British actor accomplished in classical theater, film and television series. Invited to join the National Theatre Company by Lawrence Olivier himself, Jacobi has established his place as one of the finest players on the English speaking stage. Keeping a low profile off-stage, the actor is able to project effective characters with much naturalism on stage. Jacobi earned his acting prowess in England in the 1960s and dazzled American audiences later in his TV performance as the stuttering monarch in "I, Claudius," 1977. In June 1985, he won a Tony award for his performance in "Much Ado About Nothing."

Jacobi wanted to be an actor from a very young age. His parents, Alfred and Daisy Jacobi, had no personal knowledge of the stage but encouraged their son to pursue his dreams. His father left school at 14 to work in a department store where he eventually went into management. His mother, Daisy worked as a secretary all her life up until her death in 1980. Jacobi lacked self-confidence as a child and today, marvelous at how his shyness and determination led to the British stage. At 19, he made his stage debut as Hamlet in the English National Youth Theater production. With his performance as the Dane, Jacobi was offered a full scholarship to Cambridge University to further his technical skills. In 1960, Jacobi made his professional stage debut as a member of the Birmingham Repertory Theater. He spent three years with the company before leaving to the National and Lawrence Olivier from 1963 to 1971.

Under the wing of the master, Jacobi was chewed out for being too humble at curtain calls. He needed to take applause with more pizzazz. Jacobi found artistic inspiration from the techniques of Richard Burton with his Welsh voice and strong stature. In 1965, he made his film debut in "Othello" starring Olivier and directed by Stuart Burge.

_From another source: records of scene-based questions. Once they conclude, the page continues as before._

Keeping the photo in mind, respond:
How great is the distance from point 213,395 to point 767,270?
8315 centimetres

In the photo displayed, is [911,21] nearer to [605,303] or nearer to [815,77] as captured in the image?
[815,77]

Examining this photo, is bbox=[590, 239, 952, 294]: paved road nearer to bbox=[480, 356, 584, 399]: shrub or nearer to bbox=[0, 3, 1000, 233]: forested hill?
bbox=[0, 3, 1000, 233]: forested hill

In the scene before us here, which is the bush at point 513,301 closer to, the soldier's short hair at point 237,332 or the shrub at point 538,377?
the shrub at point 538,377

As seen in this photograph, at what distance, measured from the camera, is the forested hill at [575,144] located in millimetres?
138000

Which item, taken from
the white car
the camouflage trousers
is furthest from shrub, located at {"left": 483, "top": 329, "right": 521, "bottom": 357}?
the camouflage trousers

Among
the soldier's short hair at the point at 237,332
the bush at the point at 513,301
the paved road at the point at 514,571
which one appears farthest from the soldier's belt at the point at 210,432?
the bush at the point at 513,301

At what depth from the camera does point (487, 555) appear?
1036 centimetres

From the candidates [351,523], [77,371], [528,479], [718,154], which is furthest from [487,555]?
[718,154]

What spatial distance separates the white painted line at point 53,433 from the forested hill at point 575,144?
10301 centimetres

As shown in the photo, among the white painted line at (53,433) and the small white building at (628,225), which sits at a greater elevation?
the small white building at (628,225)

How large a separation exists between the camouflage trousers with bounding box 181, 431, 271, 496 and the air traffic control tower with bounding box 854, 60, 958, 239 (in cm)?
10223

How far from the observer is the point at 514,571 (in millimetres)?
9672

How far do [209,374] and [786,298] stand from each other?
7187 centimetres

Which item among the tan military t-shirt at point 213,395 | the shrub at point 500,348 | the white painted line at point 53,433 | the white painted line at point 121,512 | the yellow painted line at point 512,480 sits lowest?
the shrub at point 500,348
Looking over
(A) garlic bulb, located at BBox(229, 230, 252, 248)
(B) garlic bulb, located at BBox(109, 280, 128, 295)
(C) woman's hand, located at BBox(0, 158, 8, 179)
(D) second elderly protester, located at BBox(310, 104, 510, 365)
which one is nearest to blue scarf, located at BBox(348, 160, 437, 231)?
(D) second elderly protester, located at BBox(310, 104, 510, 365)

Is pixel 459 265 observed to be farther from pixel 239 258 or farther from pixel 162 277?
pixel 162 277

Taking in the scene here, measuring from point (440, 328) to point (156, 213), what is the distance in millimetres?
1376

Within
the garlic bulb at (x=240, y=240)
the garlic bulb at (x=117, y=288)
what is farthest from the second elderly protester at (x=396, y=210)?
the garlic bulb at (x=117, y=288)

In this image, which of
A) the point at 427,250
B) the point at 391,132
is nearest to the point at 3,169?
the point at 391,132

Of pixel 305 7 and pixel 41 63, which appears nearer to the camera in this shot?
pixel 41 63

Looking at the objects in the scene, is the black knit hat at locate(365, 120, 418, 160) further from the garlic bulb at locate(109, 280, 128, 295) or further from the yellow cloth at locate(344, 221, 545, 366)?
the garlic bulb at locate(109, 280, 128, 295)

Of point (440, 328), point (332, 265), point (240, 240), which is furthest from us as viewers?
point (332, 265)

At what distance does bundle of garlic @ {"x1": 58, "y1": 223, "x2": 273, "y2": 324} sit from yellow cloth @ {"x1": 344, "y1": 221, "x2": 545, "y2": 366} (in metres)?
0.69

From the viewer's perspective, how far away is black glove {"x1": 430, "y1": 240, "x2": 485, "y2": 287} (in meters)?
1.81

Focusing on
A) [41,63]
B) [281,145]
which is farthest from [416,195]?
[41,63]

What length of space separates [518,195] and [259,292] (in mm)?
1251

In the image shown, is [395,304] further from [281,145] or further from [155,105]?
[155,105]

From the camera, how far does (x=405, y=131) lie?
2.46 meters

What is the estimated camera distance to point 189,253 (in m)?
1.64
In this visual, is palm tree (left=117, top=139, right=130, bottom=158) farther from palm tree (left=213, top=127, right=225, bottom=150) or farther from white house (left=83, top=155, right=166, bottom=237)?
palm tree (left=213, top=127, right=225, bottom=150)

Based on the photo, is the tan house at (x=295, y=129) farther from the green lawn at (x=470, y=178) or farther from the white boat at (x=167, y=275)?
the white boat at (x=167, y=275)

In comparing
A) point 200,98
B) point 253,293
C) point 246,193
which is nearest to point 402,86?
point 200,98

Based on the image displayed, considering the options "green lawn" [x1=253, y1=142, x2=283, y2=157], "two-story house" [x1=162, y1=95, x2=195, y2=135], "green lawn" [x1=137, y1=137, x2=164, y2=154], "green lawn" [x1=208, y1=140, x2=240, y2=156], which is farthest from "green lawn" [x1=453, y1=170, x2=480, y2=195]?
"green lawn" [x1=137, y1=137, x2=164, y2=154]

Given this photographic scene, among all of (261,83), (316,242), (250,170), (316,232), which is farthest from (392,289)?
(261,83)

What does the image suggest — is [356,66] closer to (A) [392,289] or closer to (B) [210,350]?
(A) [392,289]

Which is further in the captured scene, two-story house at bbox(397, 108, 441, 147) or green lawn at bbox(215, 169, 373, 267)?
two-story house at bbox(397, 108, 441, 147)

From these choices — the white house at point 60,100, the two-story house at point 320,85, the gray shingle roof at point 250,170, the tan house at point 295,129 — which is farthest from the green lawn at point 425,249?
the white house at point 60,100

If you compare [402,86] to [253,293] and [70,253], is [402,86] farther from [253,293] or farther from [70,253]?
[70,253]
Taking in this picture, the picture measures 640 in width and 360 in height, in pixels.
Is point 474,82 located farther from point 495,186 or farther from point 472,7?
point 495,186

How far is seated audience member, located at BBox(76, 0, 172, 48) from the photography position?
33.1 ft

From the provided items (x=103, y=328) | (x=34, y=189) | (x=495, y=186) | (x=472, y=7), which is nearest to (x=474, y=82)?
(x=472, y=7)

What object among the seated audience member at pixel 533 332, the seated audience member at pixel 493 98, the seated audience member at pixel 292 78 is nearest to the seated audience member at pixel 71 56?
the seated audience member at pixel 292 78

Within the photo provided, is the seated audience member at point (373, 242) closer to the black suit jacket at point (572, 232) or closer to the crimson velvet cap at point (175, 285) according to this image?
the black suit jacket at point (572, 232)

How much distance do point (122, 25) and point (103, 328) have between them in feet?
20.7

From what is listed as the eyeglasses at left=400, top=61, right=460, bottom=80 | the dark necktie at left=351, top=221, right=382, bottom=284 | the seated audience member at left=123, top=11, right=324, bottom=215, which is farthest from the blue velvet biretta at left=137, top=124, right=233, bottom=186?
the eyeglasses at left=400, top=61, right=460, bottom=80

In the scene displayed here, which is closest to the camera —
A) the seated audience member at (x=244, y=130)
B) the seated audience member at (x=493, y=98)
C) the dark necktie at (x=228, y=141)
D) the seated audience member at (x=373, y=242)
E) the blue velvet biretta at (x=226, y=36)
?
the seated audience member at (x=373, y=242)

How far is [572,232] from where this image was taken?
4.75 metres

On 11/06/1977, the "I, Claudius" series began on Masterpiece Theater on the American Public Broadcasting Service. In 1979, Jacobi conquered Broadway with his lead performance in "Richard II." He came back to Broadway with Sinead Cusack in 1984 and electrified the audience in "Cyrano de Bergerac" and Shakespeare's "Much Ado About Nothing." In 1987, after a successful run in the West End, Jacobi performed Hugh Whitemore's "Breaking the Code." Even though the actor tends to be recognized for his classical theater works, he has played film roles that have delighted movie critics such as in "Little Dorrit," 1988 and Kenneth Branagh's "Henry V" in 1989. Looking back on his successful career, Jacobi prefers to be back in the position of the young, promising actor than the recognized lion who must prove himself to an audience year after year.

Mild-mannered Jacobi goes to great lengths to avoid confrontations and scenes. Unlike the character he plays in "Cyrano de Bergerac," Jacobi rarely rows with others and tries never to raise his voice. In awkward situations, he ignores the perpetrator or prefers to leave the room. Admitting to not being a strong character in person, Jacobi considers himself dull, wishy-washy, indecisive, keeping his emotions under the carpet and "switching off" as a kind of defense from the cold, harsh reality. On stage he feels "in command" of his world. In real life he is more at home in his imagination.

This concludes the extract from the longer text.